- Text
The above is their thread on www.paneristi.com

Richard and james are wonderful guys to deal with. They accept only cash terms though.

Jason


eejster said:


> Hi Guys,
> 
> I will be in Singapore on a business trip from Jan.25-31 and would like to purchase a PAM when I'm there. I was wondering if any of you would know the local prices for the models listed below (in order of preference)?
> 
> PAM 88
> PAM 104
> PAM 005
> PAM 111
> 
> I am also more than open to *used*, *90%-98%* condition watches for the models above.
> 
> Hope to hear from you guys.
> 
> thanks,
> 
> E.J.


----------



## icedude

hi guys,

would like to find out from you where do you go to buy straps? 

cheers!


----------



## icedude

Any idea where to get a Pam 113 white dial?

I like the fact that is has a white dial and it is 44mm.
The Pam 49 and 51 is white dial as well but is only 40mm.
What do you guys think?


----------



## 3xtra

hi guys, i just collected my pam90 on 18th Jan. i must say its really a gd-looking watch :-! 

i tried to change the strap immediately and had a handful b4 i can finally change the deploment buckle over to the rubber strap. i guess the fun part will be changing the straps whenever i feel like it hehe


----------



## icliff00

3xtra said:


> hi guys, i just collected my pam90 on 18th Jan. i must say its really a gd-looking watch :-!
> 
> i tried to change the strap immediately and had a handful b4 i can finally change the deploment buckle over to the rubber strap. i guess the fun part will be changing the straps whenever i feel like it hehe


This watch is really nice! Too bad it is over budget for me therefore I can only get PAM104. BTW, how much you buy the watch? :-!

iCliff00
PAM104


----------



## 3xtra

icliff00 said:


> This watch is really nice! Too bad it is over budget for me therefore I can only get PAM104. BTW, how much you buy the watch? :-!
> 
> iCliff00
> PAM104


hi iCliff00, i got it at $9.4k, the pam104 is also a beauty :-!


----------



## dydadai

Hi All,

Im new here. 

Im looking for a PAM 249. Anyone knows where I can get 1?

Thanks & Cheers


----------



## icliff00

Hi all,

I'm looking for a strap for my Pam104. Do anyone know where I can get a good strap in Singapore? Better if able to get Strap Culture, I heard that this brand is good and it looks solid, especially the Legend series. ;-)

- Rows
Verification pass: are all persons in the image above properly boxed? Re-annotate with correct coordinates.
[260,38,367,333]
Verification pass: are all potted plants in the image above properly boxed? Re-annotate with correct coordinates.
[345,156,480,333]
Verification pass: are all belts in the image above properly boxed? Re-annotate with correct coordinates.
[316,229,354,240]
---
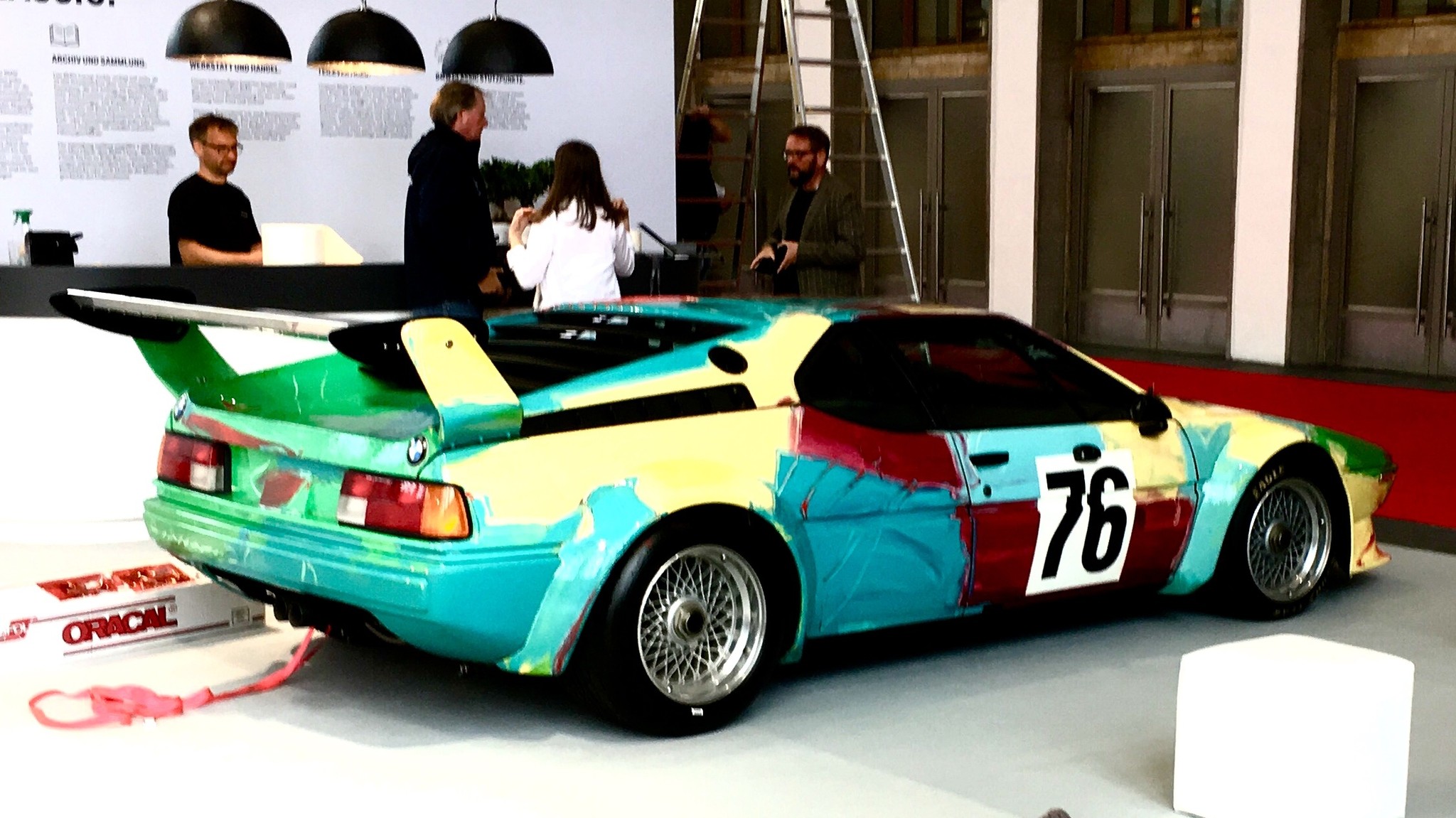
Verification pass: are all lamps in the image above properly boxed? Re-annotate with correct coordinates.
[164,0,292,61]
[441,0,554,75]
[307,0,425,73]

- Do this
From the Panerai forum thread above, reproduce everything from "I'm looking for" down to "Legend series. ;-)", word for word.

- Completed task
I'm looking for a strap for my Pam104. Do anyone know where I can get a good strap in Singapore? Better if able to get Strap Culture, I heard that this brand is good and it looks solid, especially the Legend series. ;-)